No se explicaba en qué momento el pobre podría haber quedado atrapado en los cimientos de una casa con mas de cincuenta años de antigüedad que jamás había remodelado; pero le pareció tan intrigante, que su naturaleza de por sí aventurera y curiosa le instó a sacar al animal por completo a pesar de la repulsión que le causaba haber descubierto una pelambrera negra de la que rezumaban gotones de sangre.

Entonces Vilhem Moritz cayó en cuenta de que se trataba de sangre fresca y armándose de valor rozó con la punta de los dedos los restos del desafortunado animal.

El pelaje le pareció sedoso al tacto a pesar del cemento que lo había cubierto por quien sabe cuánto tiempo y aunque tenía una fina capa de polvo seguía poseyendo el brillo lustroso de la vida. Un detalle inusual que además explicaría la ausencia del característico olor dulzón y agrio de la muerte.

Nuevamente se atrevió a tocarlo, ésta vez posando con firmeza los dedos, y notó una inusual calidez emanar del cuerpo.

¡Aquello estaba vivo!

O había muerto hace poco. No tenía idea.

Sólo tomó el cincel y continúo martillando con ganas hasta que una hora después el escaso cabello que aún le quedaba en la nuca se le puso de punta.

Lo que yacía emparedado en su casa, era un grueso antebrazo humanoide cubierto de pelo negro azulado con la mano aún aprisionada en la profundidad del concreto.

En éste punto el viejo ya no sabía si seguir escarbando o llamar a alguien que supiera qué debía hacer con ese macabro descubrimiento. Pero su curiosidad pudo más que su nerviosismo. Continuó escarbando hasta que del agujero surgió la enorme mano con piel oscura y gruesa y largos dedos terminados en garras agudas que se obstinaban en sujetar algo parecido a una piedra demasiado lisa y de color marrón claro.

Vilhem Moritz estaba tan sorprendido por lo que había encontrado que sin importarle el antiestético agujero que le había hecho a su muro continuo picando la pared cuidando de no dañar lo que fuese que aferraba la mano.

Aunque a veces se lamentaba que sus hijos casi no lo visitaban, en ese momento se sintió afortunado de vivir sólo pues nadie pudo escuchar el grito que pegó cuando el brazo repentinamente se soltó dándole un susto de muerte.
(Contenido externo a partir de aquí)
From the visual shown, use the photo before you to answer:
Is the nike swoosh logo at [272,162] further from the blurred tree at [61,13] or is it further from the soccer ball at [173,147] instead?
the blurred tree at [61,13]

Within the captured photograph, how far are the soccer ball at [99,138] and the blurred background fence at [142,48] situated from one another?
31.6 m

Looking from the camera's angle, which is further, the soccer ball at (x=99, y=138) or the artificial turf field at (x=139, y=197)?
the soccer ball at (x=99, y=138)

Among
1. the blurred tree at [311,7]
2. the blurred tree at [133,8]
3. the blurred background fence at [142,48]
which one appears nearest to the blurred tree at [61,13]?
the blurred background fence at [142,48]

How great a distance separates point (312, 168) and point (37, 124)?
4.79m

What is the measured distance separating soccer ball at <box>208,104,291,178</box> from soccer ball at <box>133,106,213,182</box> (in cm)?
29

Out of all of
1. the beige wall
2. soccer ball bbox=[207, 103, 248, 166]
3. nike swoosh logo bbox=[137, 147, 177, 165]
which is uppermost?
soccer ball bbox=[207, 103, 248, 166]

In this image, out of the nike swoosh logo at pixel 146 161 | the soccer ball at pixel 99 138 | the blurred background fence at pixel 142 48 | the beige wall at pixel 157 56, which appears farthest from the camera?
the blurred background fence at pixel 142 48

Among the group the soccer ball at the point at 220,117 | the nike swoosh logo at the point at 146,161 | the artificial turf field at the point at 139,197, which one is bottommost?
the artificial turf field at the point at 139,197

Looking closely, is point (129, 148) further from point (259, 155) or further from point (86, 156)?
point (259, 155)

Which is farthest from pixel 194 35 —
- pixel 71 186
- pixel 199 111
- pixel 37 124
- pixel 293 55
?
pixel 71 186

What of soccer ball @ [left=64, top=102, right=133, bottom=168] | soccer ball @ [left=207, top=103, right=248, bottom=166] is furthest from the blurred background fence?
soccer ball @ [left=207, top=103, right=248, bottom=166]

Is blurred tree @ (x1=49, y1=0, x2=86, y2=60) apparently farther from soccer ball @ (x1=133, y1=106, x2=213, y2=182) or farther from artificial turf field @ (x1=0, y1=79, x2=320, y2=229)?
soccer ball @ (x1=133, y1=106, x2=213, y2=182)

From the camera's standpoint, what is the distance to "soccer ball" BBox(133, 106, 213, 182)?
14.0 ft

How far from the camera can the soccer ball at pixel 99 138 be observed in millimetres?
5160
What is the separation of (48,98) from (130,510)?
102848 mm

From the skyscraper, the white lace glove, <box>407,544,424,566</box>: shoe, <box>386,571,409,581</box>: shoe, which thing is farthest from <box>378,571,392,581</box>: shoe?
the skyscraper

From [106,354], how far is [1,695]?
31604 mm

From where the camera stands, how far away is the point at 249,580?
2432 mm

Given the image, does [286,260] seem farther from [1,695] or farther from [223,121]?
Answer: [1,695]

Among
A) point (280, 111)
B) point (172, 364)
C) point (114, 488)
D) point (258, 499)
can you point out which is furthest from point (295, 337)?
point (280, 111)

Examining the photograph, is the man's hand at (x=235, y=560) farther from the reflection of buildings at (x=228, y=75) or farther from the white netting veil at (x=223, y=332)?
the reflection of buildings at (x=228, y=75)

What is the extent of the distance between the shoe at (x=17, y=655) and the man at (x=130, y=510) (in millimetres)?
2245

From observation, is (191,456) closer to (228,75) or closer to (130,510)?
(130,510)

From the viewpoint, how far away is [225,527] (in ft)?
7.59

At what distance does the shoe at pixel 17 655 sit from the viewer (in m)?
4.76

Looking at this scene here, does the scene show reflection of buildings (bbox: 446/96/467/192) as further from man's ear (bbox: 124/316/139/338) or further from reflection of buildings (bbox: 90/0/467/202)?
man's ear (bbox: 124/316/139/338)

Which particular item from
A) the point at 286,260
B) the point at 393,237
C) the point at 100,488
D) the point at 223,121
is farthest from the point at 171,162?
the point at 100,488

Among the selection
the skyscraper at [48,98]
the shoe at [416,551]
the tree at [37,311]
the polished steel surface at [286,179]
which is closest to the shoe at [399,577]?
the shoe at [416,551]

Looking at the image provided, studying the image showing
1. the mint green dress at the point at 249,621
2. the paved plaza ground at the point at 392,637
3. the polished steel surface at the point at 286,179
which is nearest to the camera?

Menos mal que era un hombre de buena madera o la próxima vez que hubieran ido a verlo sus hijos habrían encontrado a tres cadáveres en el sótano.

Asustado, el anciano se acercó lentamente a inspeccionar y descubrió que a lo que se había aferrado la mano por quien sabe cuanto tiempo, era un cráneo humano con los colmillos más largos que jamás había visto.

El viejo estaba tan atonito que tardó un momento en reaccionar a lo que eran los dos descubrimitos más importantes del siglo y era su obligación no postergarlos más. Subió las escaleras tan rápido como pudo y telefoneó a su amigo Bertram Zumpt, editor en jefe de un reconocido periódico local, para que enviara a alguien a cubrir el acontecimiento.

Pero ese alguien nunca llegó.

En su lugar un par de hombres altos con aspecto de gangters pero acento eslavo, llegaron a la puerta del señor Vilhem Moritz diciendole que venían a ver el hallazgo. Al viejo le causaron cierto recelo en cuanto los vio que sintió el impulso de no permitirles entrar pero sus alarmas ineternas le susurraron que no se insterpusiera y les dejó entrar.

Cuando ellos entraron, el señor Vilhem Moritz jamás volvió a salir de su casa.